This is from a series of posts I wrote about Fantastic Contraption when I originally released it. They were originally published on our travelogue but I have back dated them and moved them over here where they fit in more.
More in the series of articles about writing the physics puzzle game Fantastic Contraption.
Today: usability. Or specifically: teaching people how to play your game.
Some of is going to make specific references to the game so you should go try out the game first. Be cool, it’s free, you can be your own little user-study.
Fantastic Contraption launched with a fairly simple tutorial system (as of the time of this writing is still has it). I basically just came up with it out of thin air. I guessed what people would need to know, what they would be confused by, and what they would figure out on their own. So I tried the make-it-up-as-you-go-along school of thought.

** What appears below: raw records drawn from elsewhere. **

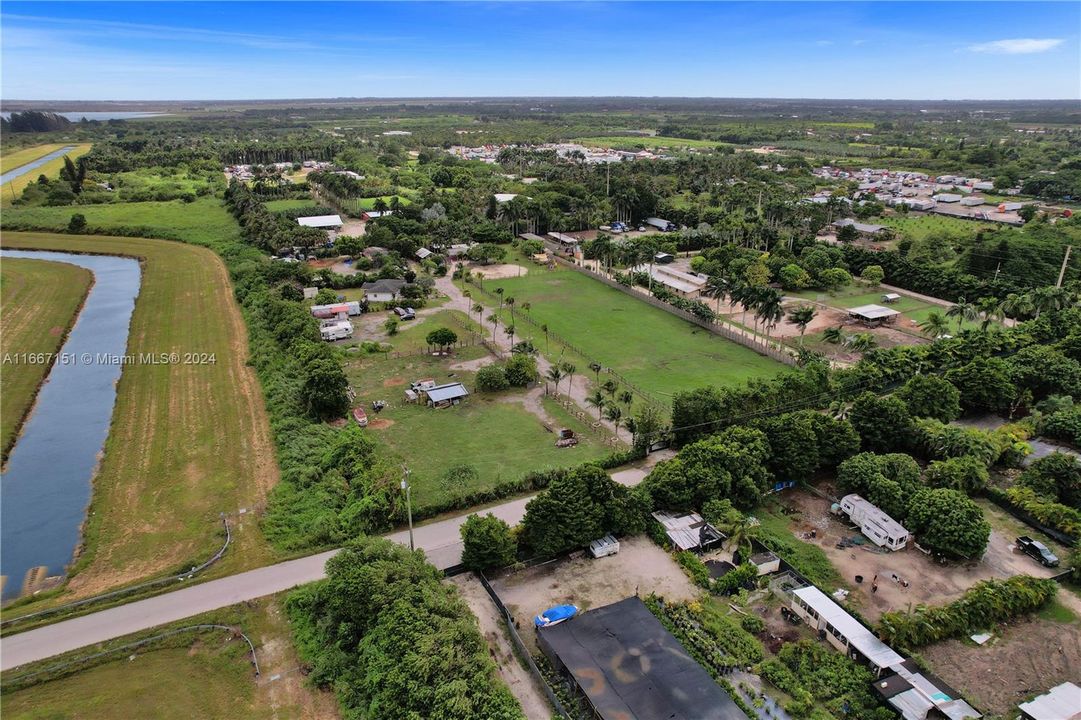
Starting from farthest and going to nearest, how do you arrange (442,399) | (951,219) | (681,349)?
1. (951,219)
2. (681,349)
3. (442,399)

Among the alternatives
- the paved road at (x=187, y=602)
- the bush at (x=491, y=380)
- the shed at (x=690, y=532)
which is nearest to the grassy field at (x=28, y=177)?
the bush at (x=491, y=380)

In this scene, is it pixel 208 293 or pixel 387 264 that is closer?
pixel 208 293

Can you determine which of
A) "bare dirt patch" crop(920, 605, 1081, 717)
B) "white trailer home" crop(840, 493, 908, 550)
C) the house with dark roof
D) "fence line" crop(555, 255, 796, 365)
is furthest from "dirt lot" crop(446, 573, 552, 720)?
the house with dark roof

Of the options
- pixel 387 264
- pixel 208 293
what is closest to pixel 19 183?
pixel 208 293

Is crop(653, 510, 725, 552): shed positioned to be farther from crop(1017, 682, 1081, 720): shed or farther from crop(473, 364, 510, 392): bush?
crop(473, 364, 510, 392): bush

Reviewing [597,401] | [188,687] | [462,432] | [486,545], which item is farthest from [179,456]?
[597,401]

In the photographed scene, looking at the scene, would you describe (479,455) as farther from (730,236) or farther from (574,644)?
(730,236)
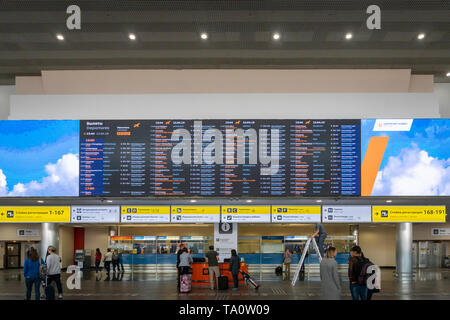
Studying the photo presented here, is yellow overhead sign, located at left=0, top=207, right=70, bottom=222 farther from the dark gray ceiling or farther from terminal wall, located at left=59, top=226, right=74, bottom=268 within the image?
terminal wall, located at left=59, top=226, right=74, bottom=268

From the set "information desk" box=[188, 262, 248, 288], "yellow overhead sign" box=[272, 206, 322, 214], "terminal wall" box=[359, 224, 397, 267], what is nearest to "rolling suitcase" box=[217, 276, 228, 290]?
"information desk" box=[188, 262, 248, 288]

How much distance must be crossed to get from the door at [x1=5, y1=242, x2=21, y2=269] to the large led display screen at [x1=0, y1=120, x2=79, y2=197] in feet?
53.8

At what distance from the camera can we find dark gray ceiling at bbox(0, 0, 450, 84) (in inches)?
384

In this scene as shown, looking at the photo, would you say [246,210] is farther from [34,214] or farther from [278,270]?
[34,214]

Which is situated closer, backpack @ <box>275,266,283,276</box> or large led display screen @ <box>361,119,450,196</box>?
large led display screen @ <box>361,119,450,196</box>

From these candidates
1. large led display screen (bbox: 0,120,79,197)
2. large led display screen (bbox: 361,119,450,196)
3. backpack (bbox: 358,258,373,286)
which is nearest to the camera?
backpack (bbox: 358,258,373,286)

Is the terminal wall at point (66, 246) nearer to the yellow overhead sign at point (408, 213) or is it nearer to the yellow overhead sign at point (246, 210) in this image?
the yellow overhead sign at point (246, 210)

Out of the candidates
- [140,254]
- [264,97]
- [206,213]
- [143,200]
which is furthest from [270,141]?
[140,254]

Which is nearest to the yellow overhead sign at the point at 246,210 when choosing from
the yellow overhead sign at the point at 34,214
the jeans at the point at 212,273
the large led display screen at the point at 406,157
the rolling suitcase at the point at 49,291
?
the jeans at the point at 212,273

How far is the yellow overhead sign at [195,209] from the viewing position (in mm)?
13703

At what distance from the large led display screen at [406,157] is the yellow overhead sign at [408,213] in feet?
4.43

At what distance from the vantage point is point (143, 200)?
1370cm

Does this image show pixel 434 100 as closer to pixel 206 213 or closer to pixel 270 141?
pixel 270 141

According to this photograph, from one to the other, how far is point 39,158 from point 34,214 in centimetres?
188
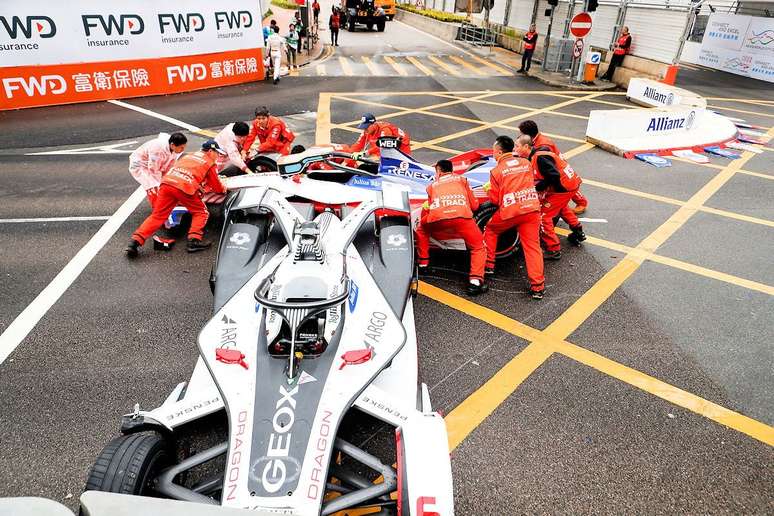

I took a usability class in university from one of my favorite profs Dr. Tzanetakis. And his mantra was ‘user testing’. The idea was that all the theory in the world falls down and you won’t know what is working and what isn’t without putting a user in front of your UI.
So I finally did some belated user testing (this is after the StumbleUpon traffic bomb). And I made some interesting discoveries.
For people who think like me the existing tutorial is great. Gamers tend to get it. It takes a little time to figure out the draw when stopped, hit go and you can’t touch it thing. And they try to drag and drop instead of draw. But mostly they clip through the tutorials and rock straight on through to Up The Stairs.
But I have left non-gamers in the dust. In the dust, choking on it, wondering why I hate them so much.
Just some of the things non-gamers are not taught well enough by the existing tutorial:
-draw not drag and drop (this is universal)
-have to draw inside the blue square
-you have to get the pink thing to the pink goal to win (despite pounding them over the head with it)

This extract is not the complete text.